** TEXT EXCERPT **
[START]

Single by Westlife

from the album Back Home
- Released: 3 March 2008
- Recorded: 2007 Maratone Studios (Stockholm, Sweden)
- Genre: Pop
- Length: 4:01
- Label: Sony BMG
- Songwriters: Arnthor Birgisson; Rami Yacoub; Savan Kotecha;
- Producers: Arnthor Birgisson; Rami Yacoub;

Westlife singles chronology
| "Home" (2007) | "Us Against the World" (2008) | "Something Right" (2008) |

Music video
- "Us Against the World" on YouTube

Us Against The World CD2
- The cover resembles The Sun and Daily Mirror

= Us Against the World (Westlife song) =

"Us Against the World" is a song by Irish boy band Westlife from their eighth studio album Back Home (2007). The song was released as the album's second single on 3 March 2008.

The song was written by Arnthor Birgisson, Rami Yacoub and Savan Kotecha. A music video for the song was filmed in December 2007 and premiered on 14 February 2008.

==Background==
The song was composed by Arnthor Birgisson, Rami Yacoub and Savan Kotecha, who also co-wrote numerous tracks on the Back Home album, namely "Something Right", "The Easy Way", and "Pictures in My Head". The single was officially confirmed by band member Nicky Byrne during an X Factor interview, which later appeared on the band's official website. "Us Against the World" was also dedicated to Westlife's fans worldwide to mark their continuous support. The band gave their first live performance of "Us Against The World" on the TV special "The Westlife Show – Live", which was broadcast on 15 December 2007. In the Philippines, both the song and music video premiered on 3 July 2008, the band's anniversary date.

[END]

** WRITTEN REQUEST **
According to the article on "Us Against the World," on what date was the TV special with the band's first live performance of the song broadcast? The items that follow come from a separate source unrelated to the article.

** DATASET EXTRACT **
[START]

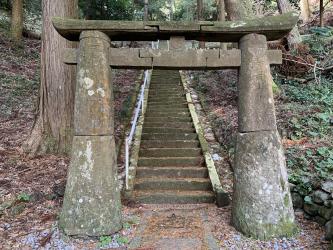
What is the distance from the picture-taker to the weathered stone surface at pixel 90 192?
443cm

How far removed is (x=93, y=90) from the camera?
4.54 metres

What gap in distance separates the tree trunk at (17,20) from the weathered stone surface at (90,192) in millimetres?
11371

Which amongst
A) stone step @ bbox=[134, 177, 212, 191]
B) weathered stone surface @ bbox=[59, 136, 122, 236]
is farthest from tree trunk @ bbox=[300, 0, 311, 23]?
weathered stone surface @ bbox=[59, 136, 122, 236]

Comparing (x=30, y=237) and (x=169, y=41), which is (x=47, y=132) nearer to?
(x=30, y=237)

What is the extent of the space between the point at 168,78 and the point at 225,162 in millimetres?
7855

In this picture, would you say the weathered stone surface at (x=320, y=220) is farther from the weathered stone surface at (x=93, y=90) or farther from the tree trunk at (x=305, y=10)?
the tree trunk at (x=305, y=10)

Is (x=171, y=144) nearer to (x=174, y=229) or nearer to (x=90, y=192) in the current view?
(x=174, y=229)

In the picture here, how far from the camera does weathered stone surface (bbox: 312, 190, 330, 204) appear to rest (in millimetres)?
4664

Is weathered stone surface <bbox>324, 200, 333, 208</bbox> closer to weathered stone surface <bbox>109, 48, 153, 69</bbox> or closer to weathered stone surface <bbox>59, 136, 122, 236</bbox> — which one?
weathered stone surface <bbox>59, 136, 122, 236</bbox>

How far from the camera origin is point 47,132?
6777mm

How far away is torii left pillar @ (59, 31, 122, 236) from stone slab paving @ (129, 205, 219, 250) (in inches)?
18.4

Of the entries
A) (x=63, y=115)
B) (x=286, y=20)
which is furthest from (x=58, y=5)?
(x=286, y=20)

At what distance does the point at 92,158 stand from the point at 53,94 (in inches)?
112

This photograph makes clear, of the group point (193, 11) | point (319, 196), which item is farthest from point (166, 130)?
point (193, 11)
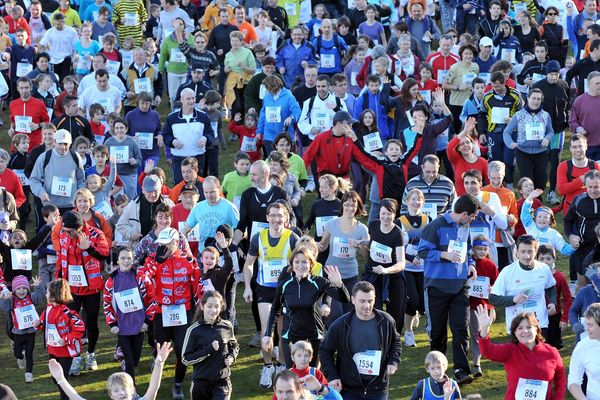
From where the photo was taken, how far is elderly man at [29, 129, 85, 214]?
→ 14977mm

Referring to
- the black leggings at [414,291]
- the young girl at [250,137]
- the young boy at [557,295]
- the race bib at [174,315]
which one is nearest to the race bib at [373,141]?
the young girl at [250,137]

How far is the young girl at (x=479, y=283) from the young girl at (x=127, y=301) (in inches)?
118

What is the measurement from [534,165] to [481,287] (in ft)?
14.7

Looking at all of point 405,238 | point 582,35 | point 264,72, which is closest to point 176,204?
point 405,238

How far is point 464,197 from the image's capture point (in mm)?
11602

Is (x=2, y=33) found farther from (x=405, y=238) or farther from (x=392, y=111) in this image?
(x=405, y=238)

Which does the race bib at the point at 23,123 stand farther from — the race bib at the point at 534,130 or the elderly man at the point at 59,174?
the race bib at the point at 534,130

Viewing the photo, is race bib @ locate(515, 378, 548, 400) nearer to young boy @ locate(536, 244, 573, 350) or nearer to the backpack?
young boy @ locate(536, 244, 573, 350)

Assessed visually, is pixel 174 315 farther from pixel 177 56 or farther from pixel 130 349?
pixel 177 56

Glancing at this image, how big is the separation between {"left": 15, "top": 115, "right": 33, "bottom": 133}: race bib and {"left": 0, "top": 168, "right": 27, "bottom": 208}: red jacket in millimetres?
1996

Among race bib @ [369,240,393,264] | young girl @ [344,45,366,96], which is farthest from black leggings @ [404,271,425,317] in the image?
young girl @ [344,45,366,96]

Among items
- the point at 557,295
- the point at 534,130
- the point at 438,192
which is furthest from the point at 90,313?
the point at 534,130

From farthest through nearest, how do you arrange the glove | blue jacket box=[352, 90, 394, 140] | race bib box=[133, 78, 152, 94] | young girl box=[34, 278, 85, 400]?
1. race bib box=[133, 78, 152, 94]
2. blue jacket box=[352, 90, 394, 140]
3. young girl box=[34, 278, 85, 400]
4. the glove

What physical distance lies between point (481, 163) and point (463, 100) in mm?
3727
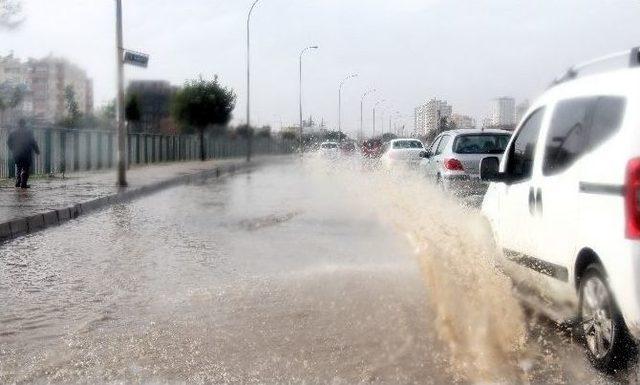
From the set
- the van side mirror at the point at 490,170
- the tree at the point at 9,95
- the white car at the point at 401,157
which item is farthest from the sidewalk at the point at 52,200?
the tree at the point at 9,95

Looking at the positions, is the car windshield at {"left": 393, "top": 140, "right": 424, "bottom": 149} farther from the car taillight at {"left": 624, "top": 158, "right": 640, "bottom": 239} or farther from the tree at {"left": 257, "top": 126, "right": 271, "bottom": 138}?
the tree at {"left": 257, "top": 126, "right": 271, "bottom": 138}

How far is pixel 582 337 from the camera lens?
5.37 metres

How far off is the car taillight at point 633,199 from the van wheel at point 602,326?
423 mm

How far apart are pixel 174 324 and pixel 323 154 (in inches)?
2185

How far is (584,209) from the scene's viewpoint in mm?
4797

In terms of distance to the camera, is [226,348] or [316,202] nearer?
[226,348]

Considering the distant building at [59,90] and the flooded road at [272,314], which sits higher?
the distant building at [59,90]

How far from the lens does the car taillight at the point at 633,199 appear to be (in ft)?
13.8

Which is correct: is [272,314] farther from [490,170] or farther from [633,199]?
[633,199]

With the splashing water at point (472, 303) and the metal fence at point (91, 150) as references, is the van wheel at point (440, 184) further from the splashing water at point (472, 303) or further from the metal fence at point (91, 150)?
the metal fence at point (91, 150)

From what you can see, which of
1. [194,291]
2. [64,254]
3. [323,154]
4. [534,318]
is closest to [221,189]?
[64,254]

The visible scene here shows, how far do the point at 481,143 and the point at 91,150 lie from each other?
77.2ft

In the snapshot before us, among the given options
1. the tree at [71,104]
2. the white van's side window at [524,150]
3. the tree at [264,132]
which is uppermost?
the tree at [71,104]

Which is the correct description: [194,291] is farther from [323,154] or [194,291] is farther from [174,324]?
[323,154]
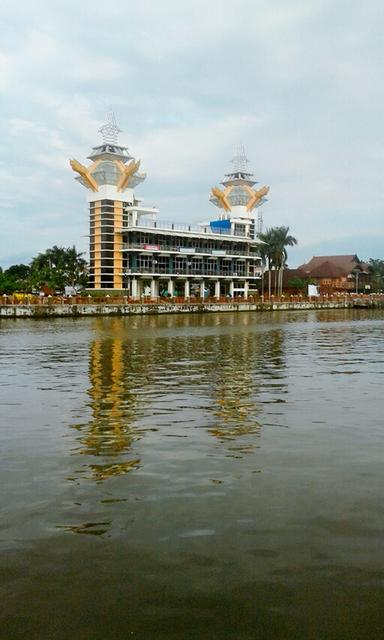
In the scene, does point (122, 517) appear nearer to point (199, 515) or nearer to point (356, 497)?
point (199, 515)

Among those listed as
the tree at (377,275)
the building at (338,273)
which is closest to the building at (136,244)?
the building at (338,273)

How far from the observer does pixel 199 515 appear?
8.01m

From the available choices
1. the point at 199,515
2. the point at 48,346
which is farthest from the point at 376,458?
the point at 48,346

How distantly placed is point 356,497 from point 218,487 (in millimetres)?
2093

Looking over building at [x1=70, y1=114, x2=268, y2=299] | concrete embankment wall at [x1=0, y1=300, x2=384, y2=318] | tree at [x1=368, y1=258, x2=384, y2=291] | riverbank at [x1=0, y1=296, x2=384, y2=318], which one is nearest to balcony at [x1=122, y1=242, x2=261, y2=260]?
building at [x1=70, y1=114, x2=268, y2=299]

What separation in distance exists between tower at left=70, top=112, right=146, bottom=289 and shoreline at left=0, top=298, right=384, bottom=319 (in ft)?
48.5

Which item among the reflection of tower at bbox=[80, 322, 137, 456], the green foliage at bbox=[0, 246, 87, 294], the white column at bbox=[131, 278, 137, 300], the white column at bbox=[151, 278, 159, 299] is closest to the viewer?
the reflection of tower at bbox=[80, 322, 137, 456]

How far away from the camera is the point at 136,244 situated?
9919 centimetres

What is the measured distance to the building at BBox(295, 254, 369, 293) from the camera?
144625mm

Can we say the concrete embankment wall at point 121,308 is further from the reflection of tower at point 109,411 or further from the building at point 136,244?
the reflection of tower at point 109,411

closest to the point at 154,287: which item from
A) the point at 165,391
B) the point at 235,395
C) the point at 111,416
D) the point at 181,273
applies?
the point at 181,273

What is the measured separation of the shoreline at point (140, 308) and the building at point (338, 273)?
79.0ft

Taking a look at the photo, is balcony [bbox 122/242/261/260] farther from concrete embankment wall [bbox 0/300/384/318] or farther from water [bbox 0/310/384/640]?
water [bbox 0/310/384/640]

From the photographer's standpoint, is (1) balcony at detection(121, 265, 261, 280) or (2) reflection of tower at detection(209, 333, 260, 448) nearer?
(2) reflection of tower at detection(209, 333, 260, 448)
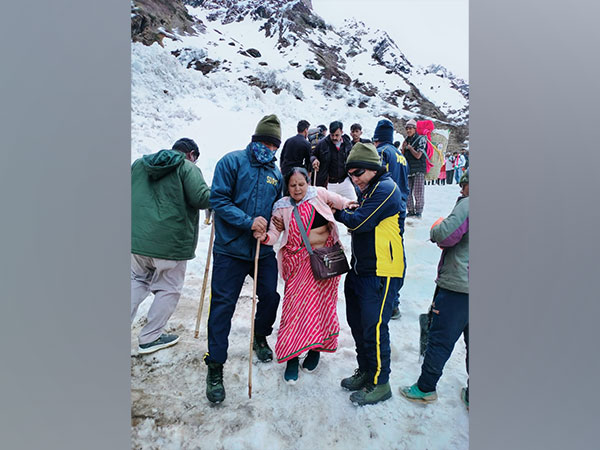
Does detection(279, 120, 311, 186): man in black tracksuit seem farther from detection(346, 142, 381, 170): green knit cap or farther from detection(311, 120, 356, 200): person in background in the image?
detection(346, 142, 381, 170): green knit cap

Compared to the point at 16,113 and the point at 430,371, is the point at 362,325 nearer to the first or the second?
the point at 430,371

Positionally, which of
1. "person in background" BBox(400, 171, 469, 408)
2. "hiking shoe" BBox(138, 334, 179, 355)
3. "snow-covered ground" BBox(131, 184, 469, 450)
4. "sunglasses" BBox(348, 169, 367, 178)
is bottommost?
"snow-covered ground" BBox(131, 184, 469, 450)

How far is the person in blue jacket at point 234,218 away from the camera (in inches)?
66.7

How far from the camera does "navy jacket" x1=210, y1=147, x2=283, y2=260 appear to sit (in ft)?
5.56

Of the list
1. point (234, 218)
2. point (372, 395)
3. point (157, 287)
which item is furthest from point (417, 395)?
point (157, 287)

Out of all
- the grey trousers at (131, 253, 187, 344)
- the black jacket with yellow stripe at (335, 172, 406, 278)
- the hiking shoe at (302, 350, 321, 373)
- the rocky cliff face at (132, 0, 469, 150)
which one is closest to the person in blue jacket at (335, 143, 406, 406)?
the black jacket with yellow stripe at (335, 172, 406, 278)

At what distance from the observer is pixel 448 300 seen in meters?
1.69

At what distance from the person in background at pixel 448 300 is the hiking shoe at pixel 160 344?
1477 mm

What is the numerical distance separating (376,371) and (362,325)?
0.26 metres

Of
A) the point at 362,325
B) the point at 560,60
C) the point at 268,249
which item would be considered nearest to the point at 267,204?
the point at 268,249

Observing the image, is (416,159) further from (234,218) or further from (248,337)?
(248,337)

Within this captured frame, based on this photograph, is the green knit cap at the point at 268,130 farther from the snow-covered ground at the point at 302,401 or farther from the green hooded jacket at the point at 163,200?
the snow-covered ground at the point at 302,401

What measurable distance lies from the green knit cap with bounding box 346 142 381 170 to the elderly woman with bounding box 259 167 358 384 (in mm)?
232

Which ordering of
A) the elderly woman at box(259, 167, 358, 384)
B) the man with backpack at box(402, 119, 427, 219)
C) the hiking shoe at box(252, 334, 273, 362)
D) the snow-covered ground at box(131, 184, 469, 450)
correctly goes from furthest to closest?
the man with backpack at box(402, 119, 427, 219)
the hiking shoe at box(252, 334, 273, 362)
the elderly woman at box(259, 167, 358, 384)
the snow-covered ground at box(131, 184, 469, 450)
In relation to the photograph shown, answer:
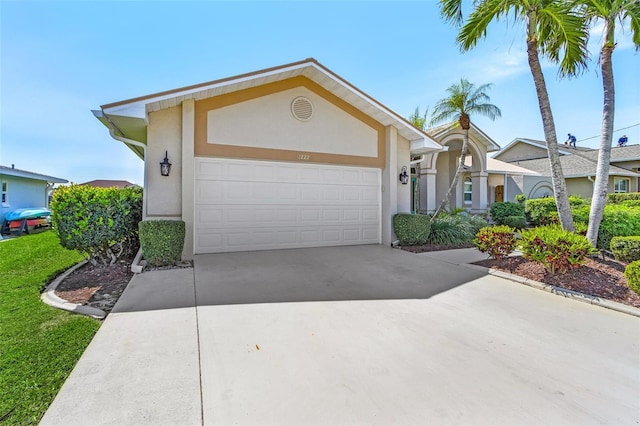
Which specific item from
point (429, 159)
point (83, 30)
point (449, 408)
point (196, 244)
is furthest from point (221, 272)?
point (429, 159)

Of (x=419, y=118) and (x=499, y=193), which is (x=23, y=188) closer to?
(x=419, y=118)

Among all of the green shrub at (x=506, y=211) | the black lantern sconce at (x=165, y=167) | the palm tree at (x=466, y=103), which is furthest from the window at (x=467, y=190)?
the black lantern sconce at (x=165, y=167)

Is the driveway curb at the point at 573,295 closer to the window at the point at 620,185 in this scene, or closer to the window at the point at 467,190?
the window at the point at 467,190

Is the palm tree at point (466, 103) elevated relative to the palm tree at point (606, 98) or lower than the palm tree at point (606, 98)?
elevated

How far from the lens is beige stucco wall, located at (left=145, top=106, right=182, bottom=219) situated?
6840 mm

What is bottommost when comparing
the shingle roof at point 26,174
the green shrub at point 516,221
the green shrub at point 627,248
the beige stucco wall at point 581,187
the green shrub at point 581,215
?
the green shrub at point 627,248

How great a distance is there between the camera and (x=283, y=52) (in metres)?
9.65

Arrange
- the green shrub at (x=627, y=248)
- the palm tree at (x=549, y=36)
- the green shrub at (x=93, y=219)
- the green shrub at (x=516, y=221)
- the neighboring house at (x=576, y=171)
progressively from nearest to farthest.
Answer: the green shrub at (x=627, y=248)
the green shrub at (x=93, y=219)
the palm tree at (x=549, y=36)
the green shrub at (x=516, y=221)
the neighboring house at (x=576, y=171)

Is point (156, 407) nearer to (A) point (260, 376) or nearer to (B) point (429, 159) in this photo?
(A) point (260, 376)

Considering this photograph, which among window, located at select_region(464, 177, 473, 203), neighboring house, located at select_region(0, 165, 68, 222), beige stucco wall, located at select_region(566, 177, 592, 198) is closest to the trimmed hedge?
window, located at select_region(464, 177, 473, 203)

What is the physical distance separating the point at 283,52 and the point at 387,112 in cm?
393

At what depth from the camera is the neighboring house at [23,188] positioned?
1505cm

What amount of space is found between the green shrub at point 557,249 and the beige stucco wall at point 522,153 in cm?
2247

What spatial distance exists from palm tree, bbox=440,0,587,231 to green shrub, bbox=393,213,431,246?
132 inches
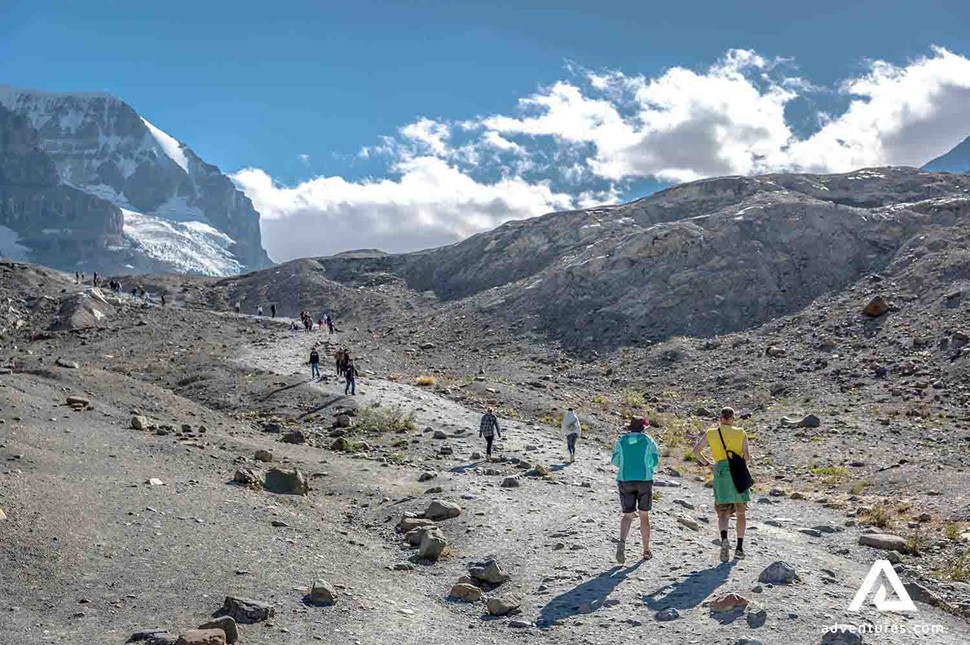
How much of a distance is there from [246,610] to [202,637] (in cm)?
115

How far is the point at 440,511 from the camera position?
44.1 ft

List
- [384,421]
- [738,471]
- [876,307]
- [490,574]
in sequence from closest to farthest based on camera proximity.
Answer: [490,574] < [738,471] < [384,421] < [876,307]

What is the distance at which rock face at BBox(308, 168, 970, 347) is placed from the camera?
48688 millimetres

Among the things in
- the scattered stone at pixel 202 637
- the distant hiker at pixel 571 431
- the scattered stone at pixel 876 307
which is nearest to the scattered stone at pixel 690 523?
the distant hiker at pixel 571 431

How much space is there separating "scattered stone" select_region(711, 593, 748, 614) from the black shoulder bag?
2060 mm

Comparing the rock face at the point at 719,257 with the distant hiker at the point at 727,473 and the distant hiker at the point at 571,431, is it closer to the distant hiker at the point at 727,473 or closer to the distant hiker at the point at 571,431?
the distant hiker at the point at 571,431

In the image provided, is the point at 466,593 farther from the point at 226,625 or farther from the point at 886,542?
the point at 886,542

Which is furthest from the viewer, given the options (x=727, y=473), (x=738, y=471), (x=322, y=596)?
(x=727, y=473)

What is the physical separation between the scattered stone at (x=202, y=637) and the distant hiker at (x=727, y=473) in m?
6.12

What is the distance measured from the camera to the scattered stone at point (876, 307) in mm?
40219

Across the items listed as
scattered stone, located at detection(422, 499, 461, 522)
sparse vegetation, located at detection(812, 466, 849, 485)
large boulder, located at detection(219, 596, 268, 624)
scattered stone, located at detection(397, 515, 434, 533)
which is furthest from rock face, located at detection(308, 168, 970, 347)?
large boulder, located at detection(219, 596, 268, 624)

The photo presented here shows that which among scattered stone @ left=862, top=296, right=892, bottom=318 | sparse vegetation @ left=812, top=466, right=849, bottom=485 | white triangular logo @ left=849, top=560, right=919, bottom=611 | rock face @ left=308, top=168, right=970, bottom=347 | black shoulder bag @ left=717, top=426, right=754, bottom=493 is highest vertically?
rock face @ left=308, top=168, right=970, bottom=347

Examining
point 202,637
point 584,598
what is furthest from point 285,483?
point 202,637

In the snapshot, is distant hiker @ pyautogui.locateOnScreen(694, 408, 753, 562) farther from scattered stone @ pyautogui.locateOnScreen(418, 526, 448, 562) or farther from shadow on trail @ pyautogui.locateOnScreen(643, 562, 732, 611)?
scattered stone @ pyautogui.locateOnScreen(418, 526, 448, 562)
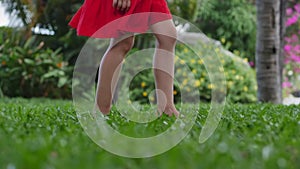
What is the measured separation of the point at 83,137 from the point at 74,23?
48.7 inches

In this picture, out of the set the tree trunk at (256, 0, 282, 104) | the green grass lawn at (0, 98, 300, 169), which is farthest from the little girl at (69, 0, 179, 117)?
the tree trunk at (256, 0, 282, 104)

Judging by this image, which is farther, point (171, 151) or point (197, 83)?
point (197, 83)

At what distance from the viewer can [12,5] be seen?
7.75 meters

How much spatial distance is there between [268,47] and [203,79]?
2788mm

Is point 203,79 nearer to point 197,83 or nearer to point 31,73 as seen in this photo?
point 197,83

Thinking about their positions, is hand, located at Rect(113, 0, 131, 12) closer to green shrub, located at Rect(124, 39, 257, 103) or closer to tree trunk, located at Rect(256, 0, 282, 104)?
tree trunk, located at Rect(256, 0, 282, 104)

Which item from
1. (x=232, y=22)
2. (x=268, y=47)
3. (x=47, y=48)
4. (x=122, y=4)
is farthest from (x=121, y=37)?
(x=232, y=22)

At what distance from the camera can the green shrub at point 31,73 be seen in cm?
713

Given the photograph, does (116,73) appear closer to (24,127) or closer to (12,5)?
(24,127)

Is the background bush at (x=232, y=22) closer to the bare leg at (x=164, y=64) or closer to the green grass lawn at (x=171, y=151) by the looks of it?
the bare leg at (x=164, y=64)

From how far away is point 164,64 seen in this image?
2473mm

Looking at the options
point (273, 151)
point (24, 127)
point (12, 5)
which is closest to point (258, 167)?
point (273, 151)

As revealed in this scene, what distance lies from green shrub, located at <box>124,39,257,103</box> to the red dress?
4785mm

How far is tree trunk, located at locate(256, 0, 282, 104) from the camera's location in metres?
4.65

[END]

** OUTPUT FOR THIS TASK **
15 December 2007